§ Text to read
— BEGIN —
In opposition to Nelson & Winter’s (1982) evolutionary theory of economic change, Andersen (1994), for example, argued that not firms but coordination mechanisms (e.g., markets) are the evolving systems. Nelson (1994) proposed considering the relations between technologies and institutions in terms of co-evolution. In a co-evolutionary model, the two sub-dynamics are assumed to operate upon each other and thus the variation in the interaction is pre-structured (Dosi, 1982; McKelvey, 1996). A co-evolution may lead to “mutual shaping” (McLuhan, 1964) and “lock-in” (Arthur, 1988, 1989) if the co-variation between the two sub-dynamics at each moment of time is reinforced over time (e.g., by network externalities). When this reinforcement is considered as containing a third sub-dynamic—that is, no longer considered as a linear progression along the time axis—a Triple Helix model is generated analytically.
For example, university-industry arrangements in a small nation like the Netherlands were based in the 1950s on informal relations at the level of scholarly and engineering communities between a few large corporations (Philips, Unilever, Royal Dutch/Shell) and the (technical) universities (Leydesdorff et al., 1980). The state supported these arrangements, but did not pursue an active S&T policy at that time. S&T policies emerged in the 1960s and 1970s alongside industrial policies and policies for higher education. From the very beginning, these S&T policies were not strictly national (Yamauchi, 1986; Freeman, 1987; Lundvall, 1988). For example, they were induced at the level of the OECD, and they were increasingly shaped with reference to an emerging European level (Vavakova, 2000). Thus, national government could no longer be considered as a constant in the institutional arrangements, but multi-level governance became itself increasingly a source of variation (Kooiman, 1993; Leydesdorff, 2005).
A system with three sub-dynamics is complex and, in principle, may contain all kinds of chaotic behavior like bifurcations, crises, strange attractors, etc. When the three sub-dynamics are not synchronized ex ante, they can be considered as analytically independent sources of variance. However, one can expect co-evolutions to develop continuously between each two of them, that is, at interfaces (Kline & Rosenberg, 1986). Co-evolutions develop along trajectories with the possibility of “lock-in.” A system with three sub-dynamics selects upon these trajectories like a regime, given the historical configuration. Thus, another cycle is added (Schumpeter, 1939; Abernathy & Clark, 1985; Freeman & Perez, 1988).
|
|
|
Figure 2a, b, and c. The possibility of destabilization, meta-stabilization, and globalization by adding a third selection environment to a hitherto stabilized trajectory.
While co-evolutions between selection environments can stabilize technological trajectories in processes of mutual shaping, the additional degree of freedom in a system with three sub-dynamics may lead to de-stabilization, meta-stabilization, and globalization (Figure 2). For example, when decreasing marginal return are replaced with increasing marginal returns—as some authors have suggested for the case of information technologies and services (Arthur, 1988; Barras, 1990)—the valley provided for the trajectory at the minimum of the hyperbola (Figure 2a; Sahal, 1985) can become a hilltop in the model given the change in the sign of the feedback (Figure 2b). At the saddle-point of the three-dimensional curve (the dashed line in Figure 2b), a system can be expected to bifurcate. When the three selection mechanisms operate with different parameters (Figure 2c), the resulting system will tend to be locked-in to sub-optima. However, if the hill is climbed—using a trajectory—the system can also reach another basin of attraction (Leydesdorff, 2006b).
— END —
§ Task
From the passage on the Triple Helix model, reproduce word for word the stretch that starts with "A system with three sub-dynamics is" and runs through "Freeman & Perez, 1988).".

§ Data section
— BEGIN —
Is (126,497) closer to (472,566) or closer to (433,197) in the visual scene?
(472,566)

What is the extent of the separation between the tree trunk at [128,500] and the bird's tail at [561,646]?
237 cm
— END —
§ Task answer
A system with three sub-dynamics is complex and, in principle, may contain all kinds of chaotic behavior like bifurcations, crises, strange attractors, etc. When the three sub-dynamics are not synchronized ex ante, they can be considered as analytically independent sources of variance. However, one can expect co-evolutions to develop continuously between each two of them, that is, at interfaces (Kline & Rosenberg, 1986). Co-evolutions develop along trajectories with the possibility of “lock-in.” A system with three sub-dynamics selects upon these trajectories like a regime, given the historical configuration. Thus, another cycle is added (Schumpeter, 1939; Abernathy & Clark, 1985; Freeman & Perez, 1988).